At the first stage, the patient is prescribed a conservative (non-surgical) treatment aimed at reducing the inflammatory process and alleviating painful attacks. For this purpose, both anti-inflammatory and anesthetic drugs are used, as well as physiotherapeutic procedures ( electrophoresis , UHF, magnetic therapy , etc.).
In addition, such conservative methods are widespread:
- manual therapy
- electrical muscle stimulation
- wearing fixing belts.
However, symptomatic treatment of sciatica only alleviates the patient’s condition, but does not cure him. To get rid of the disease finally, it is necessary to use etiotropic therapy in parallel, i.e. treatment aimed at the source of the disease. If sciatica is a consequence of the pathology of the pelvic organs, the underlying disease must be treated. If the sciatic nerve has suffered as a result of an attack by infectious pathogens, appropriate antibacterial or antiviral therapy is necessary.
Unfortunately, conservative treatment methods are not always effective. If sciatica occurs on the background of squeezing the nerve roots herniated intervertebral disc or tumor, surgical treatment of sciatica is inevitable.
The reasons for the development of sciatica can be quite a lot:
- spinal disorders
- infringement of nerve roots with a tumor,
- viral or toxic damage to the sciatic nerve, etc.
That is why more informative diagnostics is possible only when conducting hardware and instrumental studies. These include, first of all,
- X-ray examination
- computer and magnetic resonance imaging of the lumbosacral.

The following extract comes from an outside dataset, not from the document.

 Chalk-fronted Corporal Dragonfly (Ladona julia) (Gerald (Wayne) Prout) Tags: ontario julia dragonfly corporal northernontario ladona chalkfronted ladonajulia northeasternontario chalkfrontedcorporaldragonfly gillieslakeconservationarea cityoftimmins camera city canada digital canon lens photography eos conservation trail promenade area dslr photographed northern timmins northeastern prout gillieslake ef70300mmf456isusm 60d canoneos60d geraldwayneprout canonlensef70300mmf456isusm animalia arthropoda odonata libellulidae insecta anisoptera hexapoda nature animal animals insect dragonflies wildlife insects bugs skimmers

These studies very often allow you to quickly establish the source of pathology and immediately begin treatment of sciatica. As an additional diagnosis, showing the functional viability of the sciatic nerve, electroneuromyography is used , which makes it possible to assess how much the speed of nerve impulses has changed and after what period of time a muscular contraction occurs in response to nerve stimulation.
Since painful sensations accompany a huge number of various diseases, in order to avoid mistakes in diagnosis, in doubtful cases, they resort to the so-called differential diagnosis. Thus, ultrasonic doppler sonography, a method for studying blood flow in arteries and veins, allows sciatica to be distinguished from vascular origin. With sciatica, the vessels do not suffer, so naturally there is no change in blood flow.